レーザー変位計では、対物レンズを駆動するレンズ駆動機構およびレンズ駆動機構の駆動量を測定するためのスケールが必須になり、その構造が複雑化してしまう。一方、クロマティックポイントセンサでは、レンズ駆動機構やスケールが必須でないものの、波長毎の強度プロファイルを分析するために、データ処理量が多くなる。
【0008】
本発明の目的は、構成および処理を簡潔化できる非接触式変位計を提供することにある。
【課題を解決するための手段】
【0009】
本発明の非接触式変位計は、測定光を出射する光源と、入力される駆動信号に応じて屈折率が周期的に変化する液体レンズユニットと、前記光源から出射されて前記液体レンズユニットを通過した前記測定光を測定対象物に照射させる対物レンズと、前記測定対象物で反射された前記測定光を受光して受光信号を出力する受光部と、前記受光部から出力される受光信号に基づき、前記測定光が前記測定対象物の表面で合焦した合焦タイミングを算出し、前記駆動信号の周期に対する前記合焦タイミングの位相に基づき、前記測定対象物の位置を求める信号処理部と、を備えることを特徴とする。
【0010】
このような構成において、液体レンズユニットは、上述したレンズシステムを有しており、入力される駆動信号に応じて屈折率が周期的に変化する。この液体レンズユニットは、対物レンズと共に焦点距離可変レンズを構成しており、焦点距離可変レンズによる測定光の合焦位置は、液体レンズユニットに入力される駆動信号に応じて周期的に変化する。すなわち、測定用光源から出射されて焦点距離可変レンズを通過した測定光は、光軸方向の集光位置を変化させながら測定対象物に照射される。
受光部は、測定対象物で反射された測定光を受光して受光信号を出力する。信号処理部は、受光部から出力される受光信号に基づき、測定光が測定対象物の表面で合焦した合焦タイミングを算出する。
なお、受光信号に基づいて合焦タイミングを求める方法は、共焦点法、ダブルピンホール法、非点収差法、ナイフエッジ法など、様々な焦点検出法を利用することができる。例えば、共焦点法を利用する場合、焦点距離可変レンズは、測定光の合焦位置が測定対象物の表面に一致したときに受光部から出力される受光信号がピークとなるような光学系を構成する。この場合、信号処理部は、受光信号のピーク時刻を合焦タイミングとして算出することができる。
【0011】
ここで、駆動信号の周期に対する合焦タイミングの位相は、対物レンズを通る光軸上における測定対象物の表面の位置に対応する。よって、信号処理部は、駆動信号の周期に対する合焦タイミングの位相に基づき、関数やテーブル等を用いることにより、光軸上の測定対象物の表面位置を求めることができる。
【0012】
以上のように、本発明は、焦点距離可変レンズを用いることにより、従来のレーザー変位計で必須の構成であるレンズ駆動機構およびスケールを用いる必要がない。また、駆動信号および受光信号に基づいて、光軸上の測定対象物の表面位置を求められるため、従来のクロマティックポイントセンサで行うような多量のデータ処理を行わないで済む。

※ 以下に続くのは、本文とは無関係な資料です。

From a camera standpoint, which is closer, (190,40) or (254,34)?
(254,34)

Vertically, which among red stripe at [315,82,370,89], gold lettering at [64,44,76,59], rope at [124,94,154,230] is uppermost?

従って、本発明によれば、構成および処理を簡潔化できる非接触式変位計が提供される。
【0013】
本発明の非接触式変位計において、前記駆動信号の周期に同期した基準信号を出力する基準信号出力部をさらに備え、前記信号処理部は、前記基準信号に対する前記合焦タイミングの遅延時間に基づいて、前記駆動信号の周期に対する前記合焦タイミングの位相を算出することが好ましい。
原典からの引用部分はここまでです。